We have had an experience perhaps a little atypical, I found partners with great experience and my back was covered. So, I was lucky enough to start already with a solid support in all the early stages where maybe you need more experience, more contacts. I did not experience it myself, but from what I could see, a problem that I have certainly encountered in Italy is that of the lack of touch points between the world of startups, investors and the institutional world. There is little collaboration and the startups are still viewed as a less serious business.
Having started your first startup in England and the second in Italy, have you noticed big differences between the two countries?

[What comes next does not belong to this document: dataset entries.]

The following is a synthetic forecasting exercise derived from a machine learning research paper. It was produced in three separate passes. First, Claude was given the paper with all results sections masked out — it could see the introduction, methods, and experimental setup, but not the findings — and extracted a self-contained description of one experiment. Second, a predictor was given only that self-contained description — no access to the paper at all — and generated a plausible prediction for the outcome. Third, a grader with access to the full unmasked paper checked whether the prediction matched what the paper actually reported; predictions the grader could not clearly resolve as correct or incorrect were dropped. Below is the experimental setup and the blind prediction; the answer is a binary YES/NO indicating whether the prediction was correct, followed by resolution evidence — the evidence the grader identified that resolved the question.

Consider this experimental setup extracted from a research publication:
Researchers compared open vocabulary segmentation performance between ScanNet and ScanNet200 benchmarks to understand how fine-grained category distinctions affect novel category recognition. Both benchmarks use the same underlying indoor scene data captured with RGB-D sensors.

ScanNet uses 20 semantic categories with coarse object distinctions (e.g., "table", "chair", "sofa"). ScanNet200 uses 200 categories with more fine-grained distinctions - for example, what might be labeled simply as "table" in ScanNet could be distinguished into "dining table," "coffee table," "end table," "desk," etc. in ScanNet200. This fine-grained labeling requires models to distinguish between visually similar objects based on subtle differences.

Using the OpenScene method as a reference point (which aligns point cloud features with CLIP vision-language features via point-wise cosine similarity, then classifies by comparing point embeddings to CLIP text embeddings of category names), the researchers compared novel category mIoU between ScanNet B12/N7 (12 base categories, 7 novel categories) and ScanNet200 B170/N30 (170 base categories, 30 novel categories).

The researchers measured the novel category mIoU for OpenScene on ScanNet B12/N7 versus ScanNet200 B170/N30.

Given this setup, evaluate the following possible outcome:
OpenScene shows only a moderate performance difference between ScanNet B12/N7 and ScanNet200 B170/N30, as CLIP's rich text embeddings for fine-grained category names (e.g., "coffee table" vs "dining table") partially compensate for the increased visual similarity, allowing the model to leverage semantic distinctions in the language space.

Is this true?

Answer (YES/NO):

I did not find any difference. The bureaucratic part abroad is actually leaner, it takes a day instead of a week, but in my opinion this does not change the situation so much. We are led to believe that everything is easier abroad and sometimes complaining about your country is also an excuse not to start, but the difficulties are exactly the same.
In England I met guys from all over the world and what I noticed among the young people who interface with the job market is certainly the great difference from the side of flexibility. Young foreigners are certainly more used to flexible jobs and have less inclination to look for a permanent one. Two weeks ago a friend of mine sent me to dinner with 6-7 other people to celebrate the signing of a permanent contract, something that would never happen among my friends abroad. Of course everything is systematically connected, because without a permanent contract here in Italy you do not have access to credit, you can not have a home and so on. And this also affects the willingness to become an entrepreneur, to jump into the unknown.

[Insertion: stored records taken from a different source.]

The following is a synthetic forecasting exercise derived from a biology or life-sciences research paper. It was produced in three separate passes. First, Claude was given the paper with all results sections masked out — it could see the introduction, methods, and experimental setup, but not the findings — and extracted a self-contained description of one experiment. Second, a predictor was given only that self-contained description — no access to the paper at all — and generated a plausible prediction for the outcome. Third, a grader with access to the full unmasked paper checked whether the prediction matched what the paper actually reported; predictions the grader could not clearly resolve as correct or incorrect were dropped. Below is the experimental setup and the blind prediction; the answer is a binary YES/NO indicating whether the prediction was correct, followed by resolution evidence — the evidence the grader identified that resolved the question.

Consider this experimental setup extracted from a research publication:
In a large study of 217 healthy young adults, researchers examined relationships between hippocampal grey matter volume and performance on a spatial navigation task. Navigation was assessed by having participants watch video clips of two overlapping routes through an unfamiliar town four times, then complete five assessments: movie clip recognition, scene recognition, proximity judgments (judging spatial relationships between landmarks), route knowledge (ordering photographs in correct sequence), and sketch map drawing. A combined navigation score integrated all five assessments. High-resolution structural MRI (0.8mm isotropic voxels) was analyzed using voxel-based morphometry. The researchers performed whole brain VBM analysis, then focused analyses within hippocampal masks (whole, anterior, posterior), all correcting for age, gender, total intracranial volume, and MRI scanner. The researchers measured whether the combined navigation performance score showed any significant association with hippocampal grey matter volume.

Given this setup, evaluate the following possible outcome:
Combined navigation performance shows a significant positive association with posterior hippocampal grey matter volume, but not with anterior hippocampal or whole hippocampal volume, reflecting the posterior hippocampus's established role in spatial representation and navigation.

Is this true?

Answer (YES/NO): NO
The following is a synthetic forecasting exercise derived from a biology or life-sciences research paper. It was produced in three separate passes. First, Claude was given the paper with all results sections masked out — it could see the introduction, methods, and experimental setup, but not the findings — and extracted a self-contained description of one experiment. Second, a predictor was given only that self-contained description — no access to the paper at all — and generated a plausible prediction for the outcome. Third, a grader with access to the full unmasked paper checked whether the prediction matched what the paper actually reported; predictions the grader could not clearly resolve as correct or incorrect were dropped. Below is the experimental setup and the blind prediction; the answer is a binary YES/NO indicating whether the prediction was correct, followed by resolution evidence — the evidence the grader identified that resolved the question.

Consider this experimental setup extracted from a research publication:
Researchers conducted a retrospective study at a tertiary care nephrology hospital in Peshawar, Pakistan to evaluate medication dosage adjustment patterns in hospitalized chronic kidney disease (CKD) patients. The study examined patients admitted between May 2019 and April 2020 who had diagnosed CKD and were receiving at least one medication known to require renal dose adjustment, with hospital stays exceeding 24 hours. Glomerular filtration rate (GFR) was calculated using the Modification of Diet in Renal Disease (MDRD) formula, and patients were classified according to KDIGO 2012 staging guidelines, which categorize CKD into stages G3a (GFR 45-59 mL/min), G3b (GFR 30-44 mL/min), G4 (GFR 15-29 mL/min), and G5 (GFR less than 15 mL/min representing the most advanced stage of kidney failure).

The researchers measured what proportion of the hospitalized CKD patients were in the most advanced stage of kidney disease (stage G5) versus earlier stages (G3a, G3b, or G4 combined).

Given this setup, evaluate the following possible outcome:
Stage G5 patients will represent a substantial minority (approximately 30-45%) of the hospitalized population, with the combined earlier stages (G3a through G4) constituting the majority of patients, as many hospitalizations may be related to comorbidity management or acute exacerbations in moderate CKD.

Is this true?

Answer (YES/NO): NO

It is often heard that starting a startup has become practically a fashion. Did you have this perception here in Italy? And abroad?
Unfortunately, founding a startup in Italy is still seen more as a pastime than a real job or a true vision, which entails great sacrifices. I notice the difference when I talk to one of my peers in France, which gives you credibility and is interested in what you do. In Italy, on the other hand, you are perceived as someone that can afford to play around because you have a family behind you, or you do not know what to do or do not want to find a ‘real’ job yet. Abroad they see it as something very positive, a real commitment and not an activity to do just to spend the day. The forma mentis of my peers in Italy is very different, but in essence creating a startup in our country is neither more difficult nor easier than creating it abroad. A startup requires time, dedication and commitment everywhere in the same way.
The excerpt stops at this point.